→ TASK TO CARRY OUT
In the entries below, rewrite the lines from the one containing "What is the spatial" through the one containing "0.67 meters" as a numbered list, skipping blank lines and including nothing else.

→ DATA SECTION

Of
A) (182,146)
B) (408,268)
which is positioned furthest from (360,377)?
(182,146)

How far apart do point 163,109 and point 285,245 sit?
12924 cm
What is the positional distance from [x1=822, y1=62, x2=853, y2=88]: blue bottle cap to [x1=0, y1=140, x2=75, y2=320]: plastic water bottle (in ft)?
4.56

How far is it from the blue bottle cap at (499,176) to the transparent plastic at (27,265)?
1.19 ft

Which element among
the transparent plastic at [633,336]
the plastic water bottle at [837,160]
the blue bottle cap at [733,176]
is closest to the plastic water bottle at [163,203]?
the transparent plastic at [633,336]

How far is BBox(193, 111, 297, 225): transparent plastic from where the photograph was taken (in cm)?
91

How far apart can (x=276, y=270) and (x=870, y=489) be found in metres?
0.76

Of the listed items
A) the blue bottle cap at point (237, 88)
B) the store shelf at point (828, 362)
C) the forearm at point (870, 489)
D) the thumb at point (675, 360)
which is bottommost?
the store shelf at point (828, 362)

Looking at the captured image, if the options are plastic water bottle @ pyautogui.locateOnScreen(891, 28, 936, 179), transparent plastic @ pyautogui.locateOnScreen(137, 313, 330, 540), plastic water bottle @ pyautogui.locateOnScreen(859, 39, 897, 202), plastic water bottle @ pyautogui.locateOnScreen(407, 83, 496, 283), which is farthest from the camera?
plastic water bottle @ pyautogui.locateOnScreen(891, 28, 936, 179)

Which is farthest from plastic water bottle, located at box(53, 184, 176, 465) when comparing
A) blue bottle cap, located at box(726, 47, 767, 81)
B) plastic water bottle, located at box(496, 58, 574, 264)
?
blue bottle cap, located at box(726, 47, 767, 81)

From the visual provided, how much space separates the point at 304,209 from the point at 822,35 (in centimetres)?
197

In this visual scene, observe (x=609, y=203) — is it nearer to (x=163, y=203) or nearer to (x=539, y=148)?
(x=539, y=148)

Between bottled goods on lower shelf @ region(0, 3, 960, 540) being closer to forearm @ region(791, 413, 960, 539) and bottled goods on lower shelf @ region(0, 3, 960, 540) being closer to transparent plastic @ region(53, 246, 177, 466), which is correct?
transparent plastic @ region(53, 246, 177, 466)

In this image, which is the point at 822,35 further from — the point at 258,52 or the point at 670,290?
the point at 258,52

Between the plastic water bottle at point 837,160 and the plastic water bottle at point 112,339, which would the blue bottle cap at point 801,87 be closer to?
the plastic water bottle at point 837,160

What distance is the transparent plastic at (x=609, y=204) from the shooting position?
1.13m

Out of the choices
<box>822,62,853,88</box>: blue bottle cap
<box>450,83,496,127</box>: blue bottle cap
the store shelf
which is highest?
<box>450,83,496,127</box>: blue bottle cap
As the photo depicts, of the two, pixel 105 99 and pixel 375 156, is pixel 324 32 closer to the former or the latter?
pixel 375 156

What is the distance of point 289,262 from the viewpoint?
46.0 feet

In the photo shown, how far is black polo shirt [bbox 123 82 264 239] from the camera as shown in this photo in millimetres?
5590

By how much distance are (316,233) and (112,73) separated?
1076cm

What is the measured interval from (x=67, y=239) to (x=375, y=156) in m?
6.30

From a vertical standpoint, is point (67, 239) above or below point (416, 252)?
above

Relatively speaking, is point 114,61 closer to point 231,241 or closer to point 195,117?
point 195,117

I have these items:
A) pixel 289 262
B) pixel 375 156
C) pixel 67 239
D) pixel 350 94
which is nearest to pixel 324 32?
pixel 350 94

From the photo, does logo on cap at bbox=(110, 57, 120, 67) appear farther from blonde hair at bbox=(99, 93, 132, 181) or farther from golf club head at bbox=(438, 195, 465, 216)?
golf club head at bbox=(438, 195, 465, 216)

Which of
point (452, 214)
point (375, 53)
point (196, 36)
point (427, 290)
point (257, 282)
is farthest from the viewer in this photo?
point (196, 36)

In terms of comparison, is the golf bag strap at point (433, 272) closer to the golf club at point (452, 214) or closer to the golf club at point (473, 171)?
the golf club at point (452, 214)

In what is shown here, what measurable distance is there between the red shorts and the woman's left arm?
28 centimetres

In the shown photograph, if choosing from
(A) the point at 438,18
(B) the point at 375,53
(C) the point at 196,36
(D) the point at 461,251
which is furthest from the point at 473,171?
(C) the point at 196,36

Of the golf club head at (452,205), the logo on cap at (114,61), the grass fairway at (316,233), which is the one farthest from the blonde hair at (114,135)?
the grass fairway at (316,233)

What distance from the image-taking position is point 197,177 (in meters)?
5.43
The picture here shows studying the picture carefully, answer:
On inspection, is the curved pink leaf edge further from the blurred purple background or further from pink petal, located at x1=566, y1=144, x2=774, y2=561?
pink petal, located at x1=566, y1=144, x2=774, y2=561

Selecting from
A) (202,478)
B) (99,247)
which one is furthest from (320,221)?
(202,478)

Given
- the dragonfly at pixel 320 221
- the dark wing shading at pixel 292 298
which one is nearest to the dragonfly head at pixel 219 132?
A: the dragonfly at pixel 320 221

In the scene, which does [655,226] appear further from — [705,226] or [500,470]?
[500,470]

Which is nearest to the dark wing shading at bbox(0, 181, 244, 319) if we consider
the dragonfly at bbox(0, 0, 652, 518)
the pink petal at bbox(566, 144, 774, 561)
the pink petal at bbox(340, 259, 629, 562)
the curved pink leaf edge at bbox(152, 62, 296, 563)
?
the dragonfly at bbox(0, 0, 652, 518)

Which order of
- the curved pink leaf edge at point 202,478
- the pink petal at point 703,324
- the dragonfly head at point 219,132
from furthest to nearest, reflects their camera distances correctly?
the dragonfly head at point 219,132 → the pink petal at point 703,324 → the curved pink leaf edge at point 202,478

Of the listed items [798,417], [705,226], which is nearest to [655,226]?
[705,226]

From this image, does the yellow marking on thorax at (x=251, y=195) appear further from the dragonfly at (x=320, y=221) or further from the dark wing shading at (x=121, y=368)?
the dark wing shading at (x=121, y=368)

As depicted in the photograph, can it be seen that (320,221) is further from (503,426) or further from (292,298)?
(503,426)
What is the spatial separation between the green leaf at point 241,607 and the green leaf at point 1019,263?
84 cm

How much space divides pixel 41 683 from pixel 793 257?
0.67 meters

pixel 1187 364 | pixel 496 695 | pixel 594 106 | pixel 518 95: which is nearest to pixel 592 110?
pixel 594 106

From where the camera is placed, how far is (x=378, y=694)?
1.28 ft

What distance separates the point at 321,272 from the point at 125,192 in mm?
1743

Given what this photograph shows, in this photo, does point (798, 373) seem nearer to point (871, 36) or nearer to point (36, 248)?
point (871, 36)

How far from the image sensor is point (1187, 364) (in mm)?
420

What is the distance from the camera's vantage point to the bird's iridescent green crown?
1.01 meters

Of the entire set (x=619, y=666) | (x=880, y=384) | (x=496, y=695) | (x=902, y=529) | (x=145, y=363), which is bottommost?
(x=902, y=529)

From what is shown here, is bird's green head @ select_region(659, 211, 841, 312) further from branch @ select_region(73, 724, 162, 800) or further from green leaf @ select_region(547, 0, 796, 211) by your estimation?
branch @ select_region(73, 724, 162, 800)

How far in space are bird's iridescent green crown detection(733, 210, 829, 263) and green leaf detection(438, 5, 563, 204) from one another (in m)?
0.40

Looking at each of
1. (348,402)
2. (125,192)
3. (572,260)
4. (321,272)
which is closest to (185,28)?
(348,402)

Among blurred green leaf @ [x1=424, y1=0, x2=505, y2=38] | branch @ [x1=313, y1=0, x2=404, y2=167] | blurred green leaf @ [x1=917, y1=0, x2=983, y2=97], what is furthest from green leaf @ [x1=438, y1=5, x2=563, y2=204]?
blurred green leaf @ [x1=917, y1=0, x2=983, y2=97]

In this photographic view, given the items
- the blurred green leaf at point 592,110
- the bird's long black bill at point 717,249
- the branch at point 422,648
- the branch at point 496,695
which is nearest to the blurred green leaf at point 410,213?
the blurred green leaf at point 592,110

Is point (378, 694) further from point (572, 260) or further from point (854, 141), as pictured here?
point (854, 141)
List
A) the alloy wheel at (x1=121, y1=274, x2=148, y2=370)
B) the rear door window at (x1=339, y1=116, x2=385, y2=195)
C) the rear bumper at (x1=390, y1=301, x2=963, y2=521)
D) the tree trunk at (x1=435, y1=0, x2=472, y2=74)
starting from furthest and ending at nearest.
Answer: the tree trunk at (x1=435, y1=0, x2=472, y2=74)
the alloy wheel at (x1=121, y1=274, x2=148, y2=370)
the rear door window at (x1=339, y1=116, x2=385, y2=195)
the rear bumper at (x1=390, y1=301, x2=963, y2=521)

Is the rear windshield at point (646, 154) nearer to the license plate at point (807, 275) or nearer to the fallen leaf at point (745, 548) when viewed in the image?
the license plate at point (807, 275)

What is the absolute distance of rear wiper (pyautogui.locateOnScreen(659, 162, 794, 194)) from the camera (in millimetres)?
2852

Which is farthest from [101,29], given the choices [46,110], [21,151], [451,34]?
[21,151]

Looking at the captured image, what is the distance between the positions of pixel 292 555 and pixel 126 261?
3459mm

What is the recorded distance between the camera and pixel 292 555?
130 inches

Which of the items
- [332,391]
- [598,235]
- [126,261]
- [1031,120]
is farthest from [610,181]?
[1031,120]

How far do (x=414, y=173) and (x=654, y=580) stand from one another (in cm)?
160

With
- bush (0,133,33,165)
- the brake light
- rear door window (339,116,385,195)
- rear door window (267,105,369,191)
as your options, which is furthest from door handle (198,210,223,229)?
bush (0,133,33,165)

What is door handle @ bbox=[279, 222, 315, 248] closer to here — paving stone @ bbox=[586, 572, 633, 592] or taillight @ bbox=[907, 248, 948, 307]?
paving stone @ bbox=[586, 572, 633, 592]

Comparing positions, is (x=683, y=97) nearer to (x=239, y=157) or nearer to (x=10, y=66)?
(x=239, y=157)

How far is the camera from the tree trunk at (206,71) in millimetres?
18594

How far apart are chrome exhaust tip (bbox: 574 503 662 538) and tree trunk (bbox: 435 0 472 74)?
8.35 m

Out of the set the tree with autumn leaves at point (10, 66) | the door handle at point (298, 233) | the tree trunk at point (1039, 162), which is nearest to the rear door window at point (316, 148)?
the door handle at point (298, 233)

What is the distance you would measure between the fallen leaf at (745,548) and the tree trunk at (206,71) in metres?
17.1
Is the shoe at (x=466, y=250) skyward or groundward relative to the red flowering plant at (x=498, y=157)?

→ ANSWER BELOW
1. What is the spatial separation between the green leaf at point 241,607 and the green leaf at point 1019,263?
2. 84 cm
3. How much space divides pixel 41 683 from pixel 793 257?
4. 0.67 meters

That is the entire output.